Whereas Next Generation Sequencing (NGS) technologies have the same general aim of parallel sequencing millions of DNA fragments, their costs in infrastructure (equipment and computer hardware), as well as their throughput, vary widely within and between NGS vendors. Thus, depending on the expected throughput of the clinical laboratory offering NIPS services, its financial resources as well as the needed turnaround time, different NGS platforms and technologies may be considered. No study comparing head-to-head the diagnostic accuracy of NIPS based on different NGS platforms on the same patient samples has been published. Two types of NGS technologies widely used in clinical services are optical NGS (such as the Sequencing by Synthesis™ technology commercialized by Illumina) and semiconductor NGS (such as the IonTorrent™ technology commercialized by ThermoFisher) [11].
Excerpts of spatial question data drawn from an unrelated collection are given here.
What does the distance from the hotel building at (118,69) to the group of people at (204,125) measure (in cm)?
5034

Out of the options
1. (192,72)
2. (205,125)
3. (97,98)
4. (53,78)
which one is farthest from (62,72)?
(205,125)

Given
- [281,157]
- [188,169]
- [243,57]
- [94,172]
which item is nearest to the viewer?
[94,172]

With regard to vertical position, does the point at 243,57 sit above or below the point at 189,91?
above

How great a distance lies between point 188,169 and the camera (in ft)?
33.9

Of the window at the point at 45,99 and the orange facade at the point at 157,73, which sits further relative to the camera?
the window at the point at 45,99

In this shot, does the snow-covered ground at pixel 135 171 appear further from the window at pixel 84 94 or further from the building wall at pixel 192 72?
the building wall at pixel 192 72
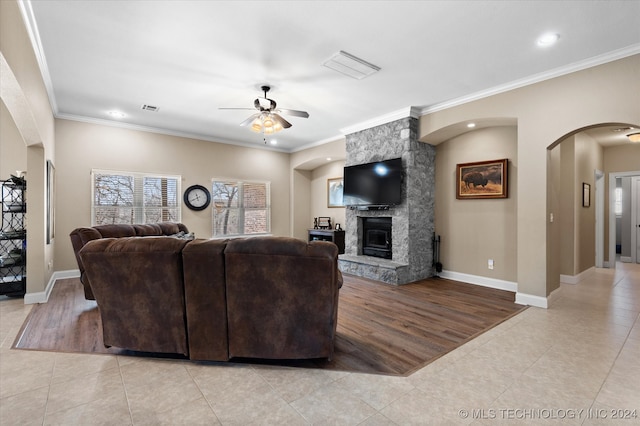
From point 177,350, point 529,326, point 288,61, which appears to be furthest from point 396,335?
point 288,61

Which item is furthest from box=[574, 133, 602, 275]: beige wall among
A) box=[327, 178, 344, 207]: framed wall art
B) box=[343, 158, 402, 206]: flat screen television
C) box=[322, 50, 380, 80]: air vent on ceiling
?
box=[327, 178, 344, 207]: framed wall art

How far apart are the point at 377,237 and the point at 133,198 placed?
486 centimetres

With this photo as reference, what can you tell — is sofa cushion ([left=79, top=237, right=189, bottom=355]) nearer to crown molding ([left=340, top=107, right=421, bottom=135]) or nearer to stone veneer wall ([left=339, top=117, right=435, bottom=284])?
stone veneer wall ([left=339, top=117, right=435, bottom=284])

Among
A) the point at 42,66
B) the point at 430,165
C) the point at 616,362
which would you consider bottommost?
the point at 616,362

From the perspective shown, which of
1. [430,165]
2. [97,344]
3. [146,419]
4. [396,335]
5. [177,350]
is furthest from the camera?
[430,165]

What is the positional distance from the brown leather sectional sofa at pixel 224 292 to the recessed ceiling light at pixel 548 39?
298 centimetres

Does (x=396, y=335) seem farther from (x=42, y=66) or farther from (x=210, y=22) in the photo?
(x=42, y=66)

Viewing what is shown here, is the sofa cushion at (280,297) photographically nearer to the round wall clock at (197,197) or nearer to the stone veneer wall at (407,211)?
the stone veneer wall at (407,211)

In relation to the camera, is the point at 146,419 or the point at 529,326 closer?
the point at 146,419

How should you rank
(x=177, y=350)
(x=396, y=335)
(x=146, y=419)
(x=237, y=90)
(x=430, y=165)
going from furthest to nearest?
(x=430, y=165), (x=237, y=90), (x=396, y=335), (x=177, y=350), (x=146, y=419)

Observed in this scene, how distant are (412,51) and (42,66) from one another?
14.0 ft

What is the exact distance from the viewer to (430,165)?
18.0 feet

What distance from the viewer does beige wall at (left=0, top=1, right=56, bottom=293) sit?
230cm

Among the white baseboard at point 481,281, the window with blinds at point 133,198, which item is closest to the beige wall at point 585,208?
the white baseboard at point 481,281
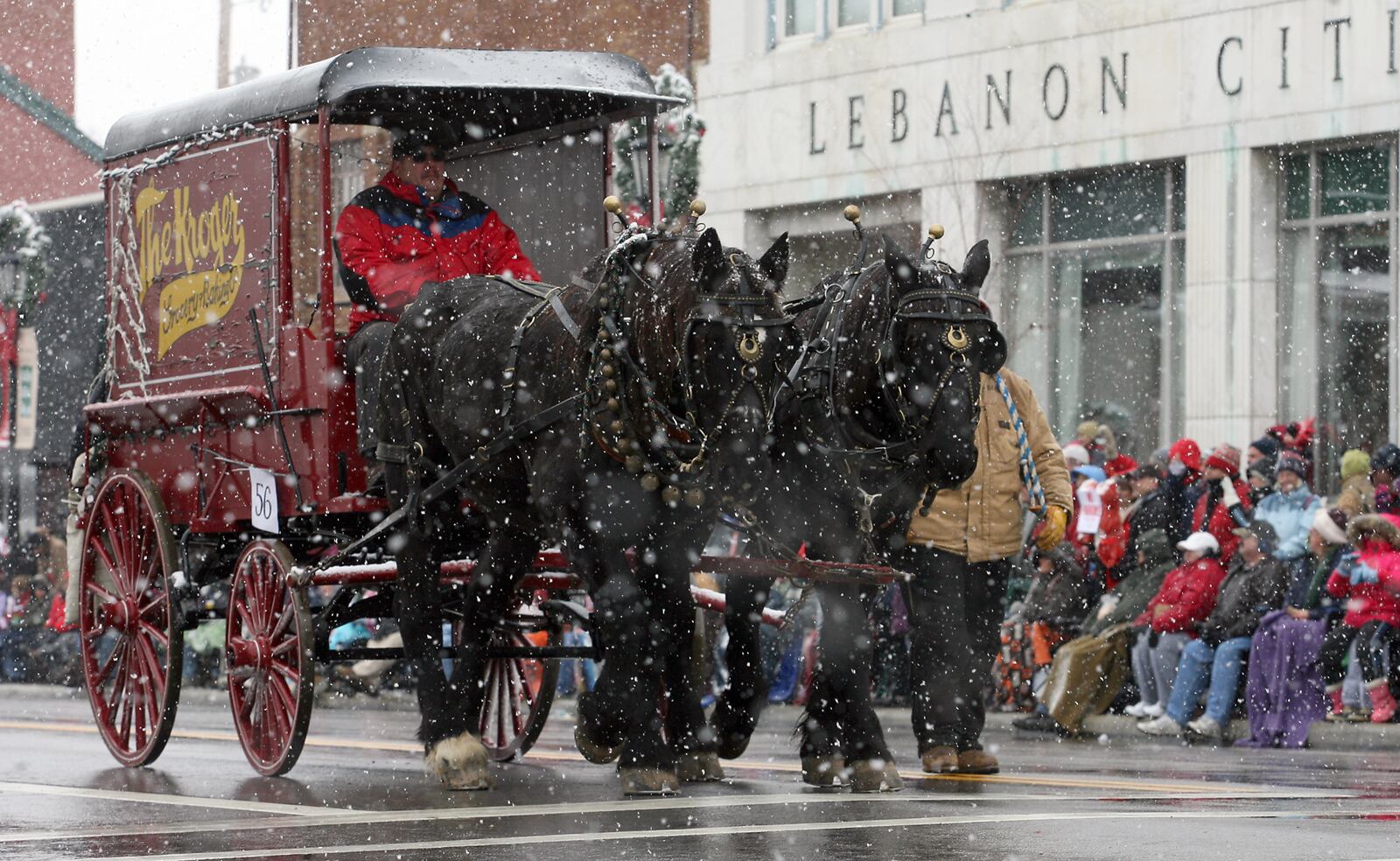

Study objectives and hypotheses

The aim of the present study was to compare head-to-head, using the same prospective samples, the clinical performance of two massively parallel shotgun sequencing (MPSS) NIPS methods using either an optical NGS technology (Illumina) or a semiconductor NGS technology (ThermoFisher) in high risk and in baseline risk pregnancies for the detection of trisomies 21, 18, 13, and monosomy X. These specific chromosomal abnormalities were chosen as they represented the common aneuploidies currently detected by the Canadian prenatal genetic screening programs.

Our hypothesis was that, providing that the NIPS assays rely on solid clinical NGS practices and quality standards, both NGS technologies would show similar clinical performances.

Materials and methods

Study design

We performed a comparative diagnostic accuracy study in which we recruited prospectively pregnant women who had already been identified as either at high risk, or at baseline risk, of fetal aneuploidy. All participating women had their blood collected in large enough quantities to be tested by two NGS methods. ccfDNA grade plasma from all NIPS samples was prepared and frozen until NIPS testing. The testing was performed blindly to the reference standard after the end of pregnancy, with no communication of NIPS results. NIPS testing was performed in public laboratories that had setup their own NIPS assay. The two NGS platforms chosen for comparision (ThermoFisher’s Proton™ with IonTorrent™ sequencing and Illumina’s HiSeq2500™ with Sequencing-by-synthesis™ sequencing) use very different sequencing methods. They were the most widespread in clinical laboratories when the study was initiated. ThermoFisher’s Proton™ appeared to offer versatility in terms of number of patients per run at a lower price (especially for equipment) and a shorter sequencing turnaround time, while Illumina’s HiSeq2500™ was an established method for NIPS in laboratories with a large throughput of samples. This study was registered in clinicaltrial.gov as NCT01925742.

Participants

We obtained informed consent and recruited prospectively 2203 women at high risk and 1807 at baseline risk. Women were recruited at the Children’s & Women’s Health Centre in Vancouver (BC), the Foothills Medical Centre in Calgary (AB), The Ottawa Hospital in Ottawa (ON), the CHU Ste-Justine in Montreal (QC), and the CHU de Québec in Québec City (QC) over a period between November 2013 and April 2016. The study was granted Research Ethics Board approval in all five recruiting centers.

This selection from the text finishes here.